Türk submitted a report to the U.N. Human Rights Council affirming that Israel is violating the Fourth Geneva Convention by “effectively transferring the civilian population of Israel to the occupied territory while displacing the Palestinian population from their land.”
“Such transfers amount to a war crime that may engage the individual criminal responsibility of those involved,” the report states.
The drastic acceleration in Israeli settlements is worsening long-standing patterns of oppression, violence & discrimination against Palestinians, says @UNHumanRights report published today
Both the occupation and settlements are illegal under international law. Israel conquered the West Bank, Gaza, and the Golan Heights in Syria in 1967 and has occupied the territories ever since. Although Israeli troops withdrew from Gaza and dismantled Jewish settlements there in 2005, Israel maintains a crippling physical and economic stranglehold that has become a total siege since October 7, when the government of Prime Minister Benjamin Netanyahu launched a genocidal war in response to Hamas-led attacks.

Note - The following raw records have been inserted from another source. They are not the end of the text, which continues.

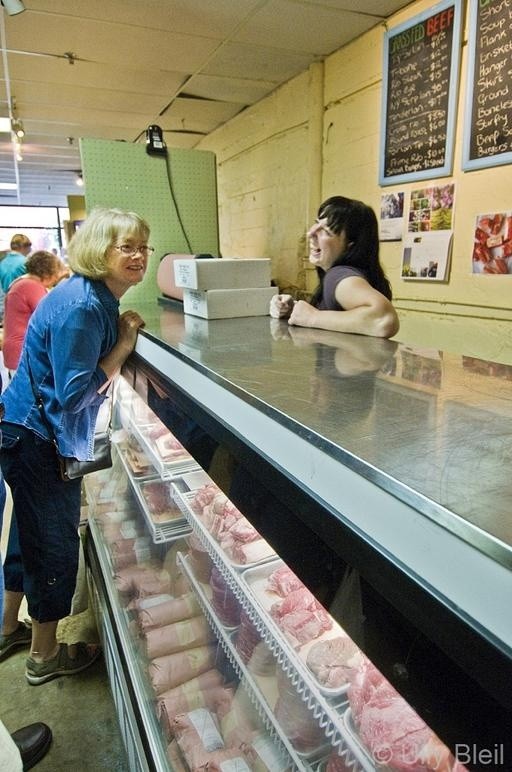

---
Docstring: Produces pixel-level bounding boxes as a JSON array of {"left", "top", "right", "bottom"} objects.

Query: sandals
[{"left": 0, "top": 619, "right": 101, "bottom": 686}]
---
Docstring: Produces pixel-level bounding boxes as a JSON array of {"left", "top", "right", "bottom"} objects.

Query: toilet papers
[{"left": 156, "top": 253, "right": 195, "bottom": 303}]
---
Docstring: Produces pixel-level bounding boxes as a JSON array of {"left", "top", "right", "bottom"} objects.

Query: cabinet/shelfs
[{"left": 74, "top": 328, "right": 512, "bottom": 771}]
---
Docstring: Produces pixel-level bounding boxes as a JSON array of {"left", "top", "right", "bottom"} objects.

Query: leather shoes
[{"left": 10, "top": 722, "right": 52, "bottom": 771}]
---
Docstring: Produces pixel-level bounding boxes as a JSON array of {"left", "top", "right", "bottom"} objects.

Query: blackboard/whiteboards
[{"left": 380, "top": 1, "right": 511, "bottom": 188}]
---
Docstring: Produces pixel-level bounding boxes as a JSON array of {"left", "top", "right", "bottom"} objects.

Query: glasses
[{"left": 112, "top": 245, "right": 155, "bottom": 255}]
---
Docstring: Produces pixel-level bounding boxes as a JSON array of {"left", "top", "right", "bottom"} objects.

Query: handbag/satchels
[{"left": 60, "top": 431, "right": 112, "bottom": 482}]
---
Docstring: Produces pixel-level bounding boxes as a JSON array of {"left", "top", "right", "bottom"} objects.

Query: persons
[{"left": 269, "top": 196, "right": 400, "bottom": 338}]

The U.N. report notes that approximately 24,300 new homes in existing Israeli settlements in the West Bank were advanced between November 2022 to the end of October 2023, “the highest on record since monitoring began in 2017.”

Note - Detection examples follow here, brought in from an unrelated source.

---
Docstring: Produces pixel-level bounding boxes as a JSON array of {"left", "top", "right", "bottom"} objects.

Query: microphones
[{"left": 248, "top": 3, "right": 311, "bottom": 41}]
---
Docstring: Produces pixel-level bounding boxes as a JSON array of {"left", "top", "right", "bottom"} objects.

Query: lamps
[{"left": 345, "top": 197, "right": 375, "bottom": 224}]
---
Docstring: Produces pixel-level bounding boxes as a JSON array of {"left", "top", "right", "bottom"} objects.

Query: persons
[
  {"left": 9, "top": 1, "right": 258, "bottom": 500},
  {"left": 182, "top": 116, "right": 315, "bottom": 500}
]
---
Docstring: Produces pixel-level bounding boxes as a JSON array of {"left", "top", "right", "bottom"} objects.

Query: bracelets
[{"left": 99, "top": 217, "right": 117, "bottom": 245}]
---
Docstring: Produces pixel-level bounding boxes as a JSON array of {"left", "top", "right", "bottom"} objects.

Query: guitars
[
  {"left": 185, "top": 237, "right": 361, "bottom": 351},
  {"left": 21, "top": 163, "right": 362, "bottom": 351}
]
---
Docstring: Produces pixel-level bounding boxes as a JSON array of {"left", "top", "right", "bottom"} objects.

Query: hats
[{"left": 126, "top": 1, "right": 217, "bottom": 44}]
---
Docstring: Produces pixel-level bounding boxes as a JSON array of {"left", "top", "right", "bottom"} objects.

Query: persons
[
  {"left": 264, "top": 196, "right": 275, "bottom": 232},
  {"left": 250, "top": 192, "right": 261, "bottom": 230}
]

According to the publication:
The policies of the current government of Israel appear aligned, to an unprecedented extent, with the goals of the Israeli settler movement to expand long-term control over the West Bank, including East Jerusalem, and to steadily integrate this occupied territory into the state of Israel…
During the reporting period, there was a dramatic increase in the intensity, severity, and regularity of Israeli settler violence against Palestinians, which is accelerating the displacement of Palestinians from their land, in circumstances that may amount to forcible transfer. This violence further spiked following the attacks on October 7, 2023.
“The West Bank is already in crisis. Yet, settler violence and settlement-related violations have reached shocking new levels, and risk eliminating any practical possibility of establishing a viable Palestinian state,” said Türk.
According to the report, Israeli occupation forces and settlers have killed at least 413 Palestinians—including 107 children—while wounding more than 4,600 others in the West Bank since October 7. Palestinians killed 15 Israelis including four soldiers in the occupied territories during the same period.
In one of the most recent incidents, Israeli troops fatally shot 10-year-old Amr Mohammad Ghaleb Najar in the head while he sat in the front seat of his father’s car with his younger brother as they drove through the village of Burin on Monday. Soldiers then opened fire on Palestinians trying to rescue the child, wounding two other people.
Israeli Finance Minister Bezalel Smotrich, who also heads the Civil Administration—the governing body in the occupied territories—said this week that 18,515 new housing units have been approved in the settlements over the past year.
“The enemies try to harm and weaken us, but we will continue to build and be built up in this land,” the far-right minister said on social media.
The administration of U.S. President Joe Biden, which has sanctioned a handful of extremist settlers, last month reversed a Trump-era policy shift under which the United States no longer officially viewed Israeli settlements as illegal. The U.S. State Department first declared the settlements unlawful in 1978.
“Our administration maintains a firm opposition to settlement expansion,” U.S. Secretary of State Antony Blinken said last month. “And in our judgment, this only weakens—it doesn’t strengthen—Israel’s security.”